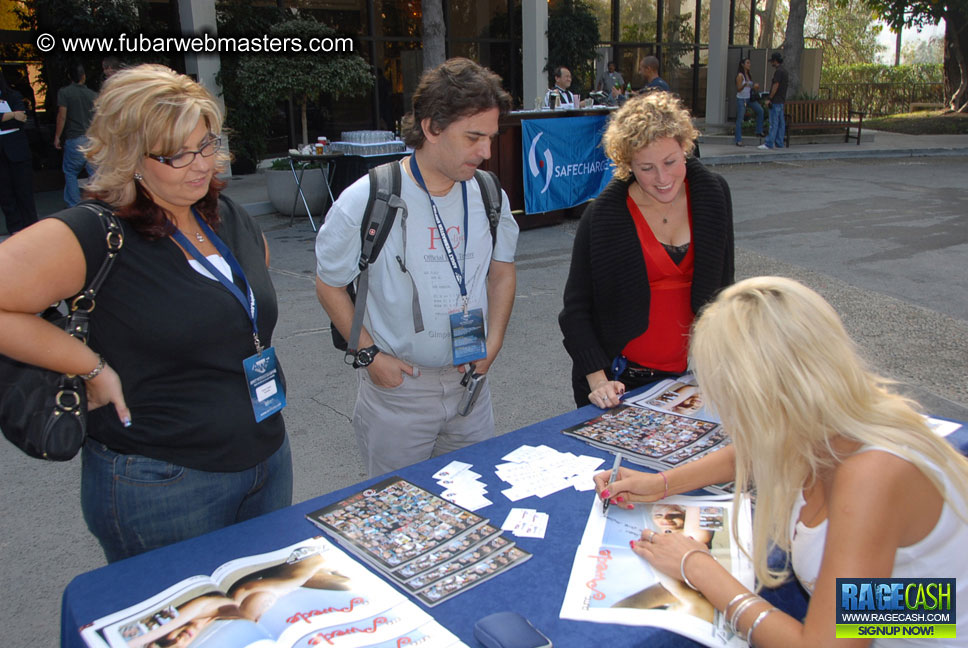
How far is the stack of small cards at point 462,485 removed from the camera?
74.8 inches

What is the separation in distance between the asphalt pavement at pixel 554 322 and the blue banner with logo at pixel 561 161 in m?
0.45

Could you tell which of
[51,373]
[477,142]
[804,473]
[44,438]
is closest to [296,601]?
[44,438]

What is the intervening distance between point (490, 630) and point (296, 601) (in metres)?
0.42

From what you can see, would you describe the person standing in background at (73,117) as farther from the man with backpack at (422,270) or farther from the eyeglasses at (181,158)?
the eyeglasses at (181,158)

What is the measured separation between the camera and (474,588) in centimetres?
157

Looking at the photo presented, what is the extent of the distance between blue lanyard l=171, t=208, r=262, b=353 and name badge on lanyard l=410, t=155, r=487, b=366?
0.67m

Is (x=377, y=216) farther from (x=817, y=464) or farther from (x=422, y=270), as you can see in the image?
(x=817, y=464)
══════════════════════════════
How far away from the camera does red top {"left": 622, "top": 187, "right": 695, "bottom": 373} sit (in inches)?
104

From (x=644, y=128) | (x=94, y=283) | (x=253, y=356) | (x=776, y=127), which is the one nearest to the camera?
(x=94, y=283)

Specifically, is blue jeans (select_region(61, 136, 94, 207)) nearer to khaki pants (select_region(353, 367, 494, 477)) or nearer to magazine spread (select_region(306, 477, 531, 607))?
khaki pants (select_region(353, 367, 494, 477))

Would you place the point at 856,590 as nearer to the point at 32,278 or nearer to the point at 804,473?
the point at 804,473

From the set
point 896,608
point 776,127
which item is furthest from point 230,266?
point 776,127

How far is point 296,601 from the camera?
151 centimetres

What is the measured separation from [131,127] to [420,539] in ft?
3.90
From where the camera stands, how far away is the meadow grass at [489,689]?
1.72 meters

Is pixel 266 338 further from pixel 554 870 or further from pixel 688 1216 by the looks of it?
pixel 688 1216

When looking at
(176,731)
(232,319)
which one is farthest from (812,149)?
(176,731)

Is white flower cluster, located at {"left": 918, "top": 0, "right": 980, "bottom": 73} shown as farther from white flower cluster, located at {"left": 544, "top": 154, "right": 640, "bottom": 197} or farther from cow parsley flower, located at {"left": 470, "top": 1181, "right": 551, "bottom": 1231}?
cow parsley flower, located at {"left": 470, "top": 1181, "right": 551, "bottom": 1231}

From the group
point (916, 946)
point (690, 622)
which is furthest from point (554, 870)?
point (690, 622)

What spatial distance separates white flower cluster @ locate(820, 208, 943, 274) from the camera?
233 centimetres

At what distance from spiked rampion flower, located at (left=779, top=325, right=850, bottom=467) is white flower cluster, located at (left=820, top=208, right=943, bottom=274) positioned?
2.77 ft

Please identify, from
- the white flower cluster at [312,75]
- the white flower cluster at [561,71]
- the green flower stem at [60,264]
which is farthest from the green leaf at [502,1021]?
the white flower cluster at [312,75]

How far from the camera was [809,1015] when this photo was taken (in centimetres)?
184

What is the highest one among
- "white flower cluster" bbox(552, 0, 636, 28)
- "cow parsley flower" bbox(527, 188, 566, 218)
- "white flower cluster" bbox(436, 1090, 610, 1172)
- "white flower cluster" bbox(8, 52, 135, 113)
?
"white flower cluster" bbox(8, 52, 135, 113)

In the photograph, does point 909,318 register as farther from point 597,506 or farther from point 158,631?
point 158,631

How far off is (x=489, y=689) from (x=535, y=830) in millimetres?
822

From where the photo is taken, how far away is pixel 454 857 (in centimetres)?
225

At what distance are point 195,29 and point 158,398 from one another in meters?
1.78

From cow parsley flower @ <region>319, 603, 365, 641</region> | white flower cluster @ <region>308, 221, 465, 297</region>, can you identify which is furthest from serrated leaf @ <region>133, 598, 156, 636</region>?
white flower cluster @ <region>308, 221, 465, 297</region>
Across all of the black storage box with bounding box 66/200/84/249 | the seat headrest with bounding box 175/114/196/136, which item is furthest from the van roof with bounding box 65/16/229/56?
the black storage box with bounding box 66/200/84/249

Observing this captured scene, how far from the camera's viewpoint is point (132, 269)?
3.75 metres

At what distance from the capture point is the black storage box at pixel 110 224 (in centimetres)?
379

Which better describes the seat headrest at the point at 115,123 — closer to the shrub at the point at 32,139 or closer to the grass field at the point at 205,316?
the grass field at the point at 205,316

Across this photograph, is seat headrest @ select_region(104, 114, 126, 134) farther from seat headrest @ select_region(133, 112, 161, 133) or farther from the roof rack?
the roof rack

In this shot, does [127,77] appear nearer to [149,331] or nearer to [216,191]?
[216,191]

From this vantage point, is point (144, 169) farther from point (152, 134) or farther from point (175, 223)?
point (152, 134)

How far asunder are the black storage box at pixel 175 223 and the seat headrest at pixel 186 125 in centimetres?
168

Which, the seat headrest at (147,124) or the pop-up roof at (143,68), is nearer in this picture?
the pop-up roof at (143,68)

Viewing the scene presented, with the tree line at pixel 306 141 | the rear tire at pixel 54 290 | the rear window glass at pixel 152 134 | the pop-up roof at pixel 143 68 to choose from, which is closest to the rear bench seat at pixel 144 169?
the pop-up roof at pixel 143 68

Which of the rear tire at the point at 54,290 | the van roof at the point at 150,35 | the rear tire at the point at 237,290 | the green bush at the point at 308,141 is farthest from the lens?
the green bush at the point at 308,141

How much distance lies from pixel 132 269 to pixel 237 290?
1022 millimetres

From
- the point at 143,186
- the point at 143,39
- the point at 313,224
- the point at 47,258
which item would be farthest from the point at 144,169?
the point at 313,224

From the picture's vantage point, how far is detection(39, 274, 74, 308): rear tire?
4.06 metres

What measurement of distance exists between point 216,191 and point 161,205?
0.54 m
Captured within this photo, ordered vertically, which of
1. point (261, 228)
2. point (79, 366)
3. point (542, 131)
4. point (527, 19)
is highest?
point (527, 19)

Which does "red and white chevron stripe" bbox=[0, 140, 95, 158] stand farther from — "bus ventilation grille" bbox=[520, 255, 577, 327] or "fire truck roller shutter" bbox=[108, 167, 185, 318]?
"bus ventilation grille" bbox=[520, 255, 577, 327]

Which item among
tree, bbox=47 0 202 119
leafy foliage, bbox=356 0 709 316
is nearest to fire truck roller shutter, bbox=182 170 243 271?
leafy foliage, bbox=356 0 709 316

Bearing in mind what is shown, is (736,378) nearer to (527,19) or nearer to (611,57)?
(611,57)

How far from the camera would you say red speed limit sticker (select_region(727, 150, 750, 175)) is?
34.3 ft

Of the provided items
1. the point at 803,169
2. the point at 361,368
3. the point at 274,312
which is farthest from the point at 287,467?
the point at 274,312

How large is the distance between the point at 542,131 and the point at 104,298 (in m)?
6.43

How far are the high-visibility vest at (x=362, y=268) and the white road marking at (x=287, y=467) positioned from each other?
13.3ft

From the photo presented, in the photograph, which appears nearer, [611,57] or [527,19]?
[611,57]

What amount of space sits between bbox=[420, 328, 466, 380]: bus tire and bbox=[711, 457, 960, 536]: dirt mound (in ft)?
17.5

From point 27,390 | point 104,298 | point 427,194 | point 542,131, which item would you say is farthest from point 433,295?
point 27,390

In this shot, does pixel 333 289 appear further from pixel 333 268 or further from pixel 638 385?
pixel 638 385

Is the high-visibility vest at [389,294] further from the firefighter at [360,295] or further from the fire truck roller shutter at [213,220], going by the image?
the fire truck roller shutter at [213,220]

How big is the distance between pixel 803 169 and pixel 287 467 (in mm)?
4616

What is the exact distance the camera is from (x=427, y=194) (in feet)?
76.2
══════════════════════════════
Count the lines in both blocks above that contain the word "identify". State only the total.

> [FULL RESPONSE] 2